Sharings

Sharing Criteria

As the main part of data related to contracts is stored in the distributed file system, only references to the DFS are stored in the contract. Contents in the DFS are encrypted with one or more keys specific to the contract instance they belong to.

Contract participants, which should be enabled to read and/or write contract content, need to have access to the keys responsible for the contract data (called ‘data keys’ in this context). This is done by maintaining a ‘sharings’ info, which is basically a key store keeping data keys, grouped by the following criteria:

  • participant - the contract participant, the key is intended for
  • section - the section in the contract, which holds encrypted data
  • block - this annotates the starting point, from which on the key is valid

The Sharings of a contract is basically a structured list of encrypted keys.

In a simple contract, the creator of the contract creates a single data key for this contract and wants to share it with other contract members to enable them to read the data in the contract. Therefore, the creator puts the data key into the Sharings info. To prevent third parties from accessing this data key, it is encrypted with the communication key between the contract owner and the contract participant.

sharings - schema

Key Identification

Data Keys

The creator of a contract creates a data key on contract creation and adds this to the Sharings as ‘shared with herself/himself’. This key is not stored on the owners side and the owner performs exactly the same steps to retrieve the data key as all contract participants.

Participants

There is no catch-all keyword for sharing encrypted contents with everyone, or a similar mechanic. Sharing happens explicitly and directed from the owner to a participant.

When sharing keys with contract participants, the data key is encrypted with the communication key (‘comKey’) between the party sharing the key and the party the key is shared with. This means that before sharing encrypted contract contents with another party, usually a key exchange needs to be undertaken beforehand.

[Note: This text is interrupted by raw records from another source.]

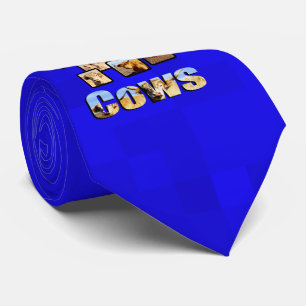 Cravate Design de vache Hot Blue Highland,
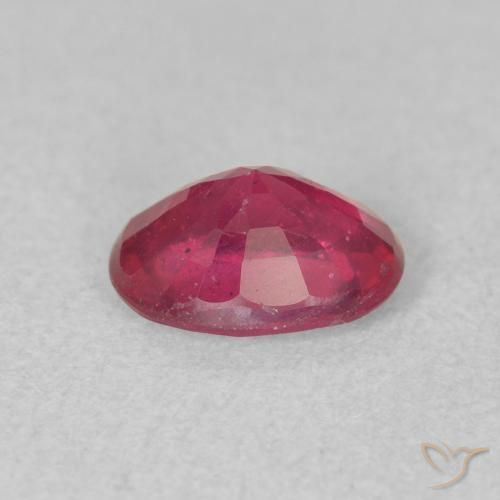 Rubino Rosso tendente al rosa naturale da 1.08 ct, Ovale, VS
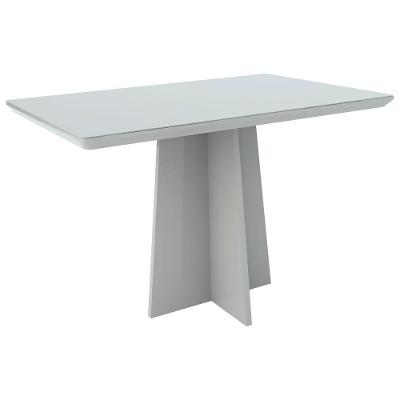 Mesa De Jantar Ana 1,35m 4 Lugares Off White New Ceval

To expose encrypted content to a broader scope without performing a key exchange beforehand, keys can be shared via a scope. This scope has to be known by all participating parties and the key that belongs to the scope has to be accessible by all participating parties. An example for a scope can be a common business context - like a Business Center, where all participating parties cooperate in.

Sections

Typical examples for Sections are lists and properties in Data Contracts. Each participant gets an entry in the Sharings with the section names that are shared with him or her. Other contracts like Service Contracts hold data in applicable properties, to which can be referred in the same manner.

If all contents of a contract are encrypted with the same key, this key can be shared for the section ‘*’, which means ‘all’ section. Key retrievals get the section names as an argument and for keys in this manner:

  1. Check if a section with the same name as requested has been added to the participant’s key section - if one exists, use keys from it
  2. If no matching section was found, check if this participant has keys for the all section ‘*’ - if so, use keys from it

This fallback behavior is applied when reading and writing data. So take care, that if you want to use a specific key for the data and share it to contract participants, you have to share this key with yourself before writing data to it. If you do it the other way around, data encryption would just fallback to the “*” key and then add a key for that section, that wasn’t used to encrypt the data. When another identity then tries to read this section, it would find a specific key, but be unable to decrypt data with it.

Blocks

Key Lifetimes

Blocks in Sharings signal the starting point, from where on this key is valid. So to be able to read data added at a specific block, a participant requires a key shared before or at the same block. Data added after this block can be read by the participant the data has been shared with. Data added before this block cannot be read by this participant through this key.

multikeys

Keys are valid until they are replaced by a new one, which is then valid until replaced or indefinitely removed.

multikeys - lifetime

This principle is for example used for retrieving keys to decrypt data from lists, where keys might have been updated over time. Taking the example from the last picture, an entry added at block 37 has to be encrypted with the block 20 key. Elements added in or after block 40 use the block 40 key for en- and decryption.

This ensures that:

  • keys can be updated
  • old entries stay visible for participants that have been granted access to the old key
  • newer entries can only be read by participants that have the current key

Zero and Infinity

Granting a key starting from block 0 makes this key ultimately valid, as any data has been added after block 0. This is used for adding a generic key during contract creation. Replacing this key with a key starting at a later block, will of course replace it starting from that block.

Requesting a key from block ‘infinity’ by omitting the block argument returns the latest valid key. This can be used when encrypting new data. The timestamp when retrieving this key has to be added to the cryptoInfo to ensure that the data can be decrypted later-on, as the key may have been replaced at a later point of time.

Sharing Keys

New keys are usual generated by a cryptor, usually a Cryptor AES and instance, which is retrieved from a cryptor provider and then shared other identities with addSharing (or via extendSharing).

Sharing existing keys to identities requires to fetch the existing key before, e.g. with getKey and then sharing it to the desired identities with addSharing (or via extendSharing).

When sharing keys with another user, the same block number should be used as the original key. So if user A has a key that is valid starting from block 30 and shares it with user B, the sharing should be made as ‘starting from block 30’. This means that user B can read entries added at or after block 30. If user B gets the key shared as ‘starting from 50’ for example, this user would not be able to read contents added before this block (even if the key might match the content).